The data:
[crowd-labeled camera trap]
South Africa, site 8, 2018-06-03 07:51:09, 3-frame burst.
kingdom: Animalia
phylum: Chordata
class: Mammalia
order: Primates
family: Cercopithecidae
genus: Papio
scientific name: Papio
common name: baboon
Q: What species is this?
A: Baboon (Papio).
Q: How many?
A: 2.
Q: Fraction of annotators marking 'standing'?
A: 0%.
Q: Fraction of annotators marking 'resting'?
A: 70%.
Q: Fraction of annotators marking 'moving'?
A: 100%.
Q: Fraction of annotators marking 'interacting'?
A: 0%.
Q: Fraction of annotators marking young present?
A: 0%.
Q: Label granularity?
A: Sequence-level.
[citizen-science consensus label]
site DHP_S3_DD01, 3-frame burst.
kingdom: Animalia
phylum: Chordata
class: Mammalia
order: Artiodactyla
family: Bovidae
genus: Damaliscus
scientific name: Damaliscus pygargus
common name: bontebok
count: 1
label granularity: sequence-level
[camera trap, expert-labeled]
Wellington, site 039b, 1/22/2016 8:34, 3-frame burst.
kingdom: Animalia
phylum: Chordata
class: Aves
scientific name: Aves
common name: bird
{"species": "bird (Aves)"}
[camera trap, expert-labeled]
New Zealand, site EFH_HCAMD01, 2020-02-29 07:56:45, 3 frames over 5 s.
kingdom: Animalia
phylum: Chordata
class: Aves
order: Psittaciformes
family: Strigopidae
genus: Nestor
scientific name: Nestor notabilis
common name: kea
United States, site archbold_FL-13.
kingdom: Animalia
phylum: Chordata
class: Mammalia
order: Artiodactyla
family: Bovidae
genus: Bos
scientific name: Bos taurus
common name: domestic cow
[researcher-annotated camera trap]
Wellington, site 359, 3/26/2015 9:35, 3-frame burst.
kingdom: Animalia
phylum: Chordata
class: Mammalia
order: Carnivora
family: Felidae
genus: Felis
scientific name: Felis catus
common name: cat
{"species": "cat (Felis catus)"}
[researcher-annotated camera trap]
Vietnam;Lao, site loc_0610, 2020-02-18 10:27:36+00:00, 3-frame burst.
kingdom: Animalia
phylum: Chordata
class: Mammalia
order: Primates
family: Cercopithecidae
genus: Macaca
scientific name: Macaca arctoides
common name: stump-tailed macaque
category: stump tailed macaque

What this task involves: Take the lines from the first line of the listing up to and including the line with "common name: cat" and give them again exactly.

Task solution:
[crowd-labeled camera trap]
South Africa, site 8, 2018-06-03 07:51:09, 3-frame burst.
kingdom: Animalia
phylum: Chordata
class: Mammalia
order: Primates
family: Cercopithecidae
genus: Papio
scientific name: Papio
common name: baboon
Q: What species is this?
A: Baboon (Papio).
Q: How many?
A: 2.
Q: Fraction of annotators marking 'standing'?
A: 0%.
Q: Fraction of annotators marking 'resting'?
A: 70%.
Q: Fraction of annotators marking 'moving'?
A: 100%.
Q: Fraction of annotators marking 'interacting'?
A: 0%.
Q: Fraction of annotators marking young present?
A: 0%.
Q: Label granularity?
A: Sequence-level.
[citizen-science consensus label]
site DHP_S3_DD01, 3-frame burst.
kingdom: Animalia
phylum: Chordata
class: Mammalia
order: Artiodactyla
family: Bovidae
genus: Damaliscus
scientific name: Damaliscus pygargus
common name: bontebok
count: 1
label granularity: sequence-level
[camera trap, expert-labeled]
Wellington, site 039b, 1/22/2016 8:34, 3-frame burst.
kingdom: Animalia
phylum: Chordata
class: Aves
scientific name: Aves
common name: bird
{"species": "bird (Aves)"}
[camera trap, expert-labeled]
New Zealand, site EFH_HCAMD01, 2020-02-29 07:56:45, 3 frames over 5 s.
kingdom: Animalia
phylum: Chordata
class: Aves
order: Psittaciformes
family: Strigopidae
genus: Nestor
scientific name: Nestor notabilis
common name: kea
United States, site archbold_FL-13.
kingdom: Animalia
phylum: Chordata
class: Mammalia
order: Artiodactyla
family: Bovidae
genus: Bos
scientific name: Bos taurus
common name: domestic cow
[researcher-annotated camera trap]
Wellington, site 359, 3/26/2015 9:35, 3-frame burst.
kingdom: Animalia
phylum: Chordata
class: Mammalia
order: Carnivora
family: Felidae
genus: Felis
scientific name: Felis catus
common name: cat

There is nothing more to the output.